#### [What to produce]
Transcribe exactly the line in which "Renault Clio IV" occurs, plus every line that comes after it up to the end of the entries.

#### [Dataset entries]

※ ※ ※

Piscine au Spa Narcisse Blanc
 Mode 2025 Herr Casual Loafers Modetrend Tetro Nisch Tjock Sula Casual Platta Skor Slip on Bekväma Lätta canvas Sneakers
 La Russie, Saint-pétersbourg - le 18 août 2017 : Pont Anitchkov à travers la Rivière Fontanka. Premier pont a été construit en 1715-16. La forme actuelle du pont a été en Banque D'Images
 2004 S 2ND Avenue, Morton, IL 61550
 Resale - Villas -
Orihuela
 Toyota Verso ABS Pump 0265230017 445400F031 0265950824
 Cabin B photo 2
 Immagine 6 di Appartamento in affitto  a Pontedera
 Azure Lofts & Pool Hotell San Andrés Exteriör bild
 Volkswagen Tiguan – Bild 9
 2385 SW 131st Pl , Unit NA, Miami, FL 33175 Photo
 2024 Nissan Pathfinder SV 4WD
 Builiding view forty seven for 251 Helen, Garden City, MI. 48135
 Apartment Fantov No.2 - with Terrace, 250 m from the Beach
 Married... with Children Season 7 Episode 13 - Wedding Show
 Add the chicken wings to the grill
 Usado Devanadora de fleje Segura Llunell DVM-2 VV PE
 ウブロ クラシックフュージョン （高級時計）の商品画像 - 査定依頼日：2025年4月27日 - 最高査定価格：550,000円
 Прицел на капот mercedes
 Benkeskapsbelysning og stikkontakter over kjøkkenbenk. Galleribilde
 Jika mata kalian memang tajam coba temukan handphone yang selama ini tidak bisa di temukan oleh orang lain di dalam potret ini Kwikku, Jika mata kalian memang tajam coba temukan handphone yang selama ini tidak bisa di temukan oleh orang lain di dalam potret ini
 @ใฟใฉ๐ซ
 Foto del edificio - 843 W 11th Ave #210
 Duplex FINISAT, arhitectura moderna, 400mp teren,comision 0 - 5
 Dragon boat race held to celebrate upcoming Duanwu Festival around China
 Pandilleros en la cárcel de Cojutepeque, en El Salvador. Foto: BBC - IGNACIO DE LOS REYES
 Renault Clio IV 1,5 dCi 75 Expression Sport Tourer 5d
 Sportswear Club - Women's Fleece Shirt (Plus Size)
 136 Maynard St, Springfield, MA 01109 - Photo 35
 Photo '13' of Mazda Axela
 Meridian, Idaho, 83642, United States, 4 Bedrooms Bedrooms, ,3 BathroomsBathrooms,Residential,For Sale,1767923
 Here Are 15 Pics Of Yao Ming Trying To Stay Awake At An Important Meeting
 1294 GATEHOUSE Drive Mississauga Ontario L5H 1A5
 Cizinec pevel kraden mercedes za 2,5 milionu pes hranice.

※ ※ ※

#### [Response box]
 Renault Clio IV 1,5 dCi 75 Expression Sport Tourer 5d
 Sportswear Club - Women's Fleece Shirt (Plus Size)
 136 Maynard St, Springfield, MA 01109 - Photo 35
 Photo '13' of Mazda Axela
 Meridian, Idaho, 83642, United States, 4 Bedrooms Bedrooms, ,3 BathroomsBathrooms,Residential,For Sale,1767923
 Here Are 15 Pics Of Yao Ming Trying To Stay Awake At An Important Meeting
 1294 GATEHOUSE Drive Mississauga Ontario L5H 1A5
 Cizinec pevel kraden mercedes za 2,5 milionu pes hranice.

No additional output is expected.